Stored data
---*---

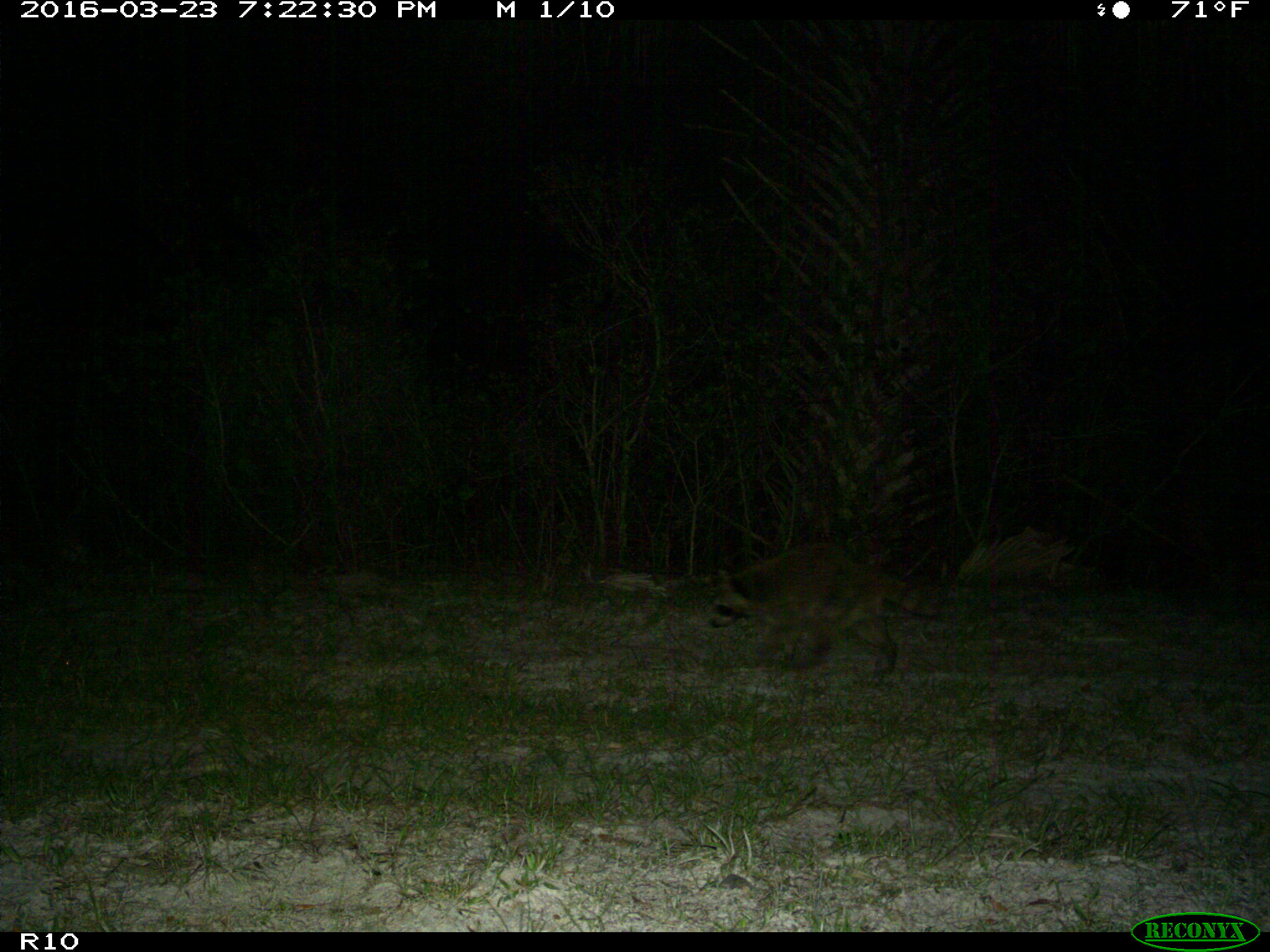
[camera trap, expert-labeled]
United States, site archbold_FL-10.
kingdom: Animalia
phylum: Chordata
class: Mammalia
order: Carnivora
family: Procyonidae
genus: Procyon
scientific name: Procyon lotor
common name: common raccoon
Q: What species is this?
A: Procyon lotor (common raccoon).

---*---

EXERCISE GOAL: The finished copy should match the data above word for word and contain no pictures.

TASK ANSWER:
[camera trap, expert-labeled]
United States, site archbold_FL-10.
kingdom: Animalia
phylum: Chordata
class: Mammalia
order: Carnivora
family: Procyonidae
genus: Procyon
scientific name: Procyon lotor
common name: common raccoon
Q: What species is this?
A: Procyon lotor (common raccoon).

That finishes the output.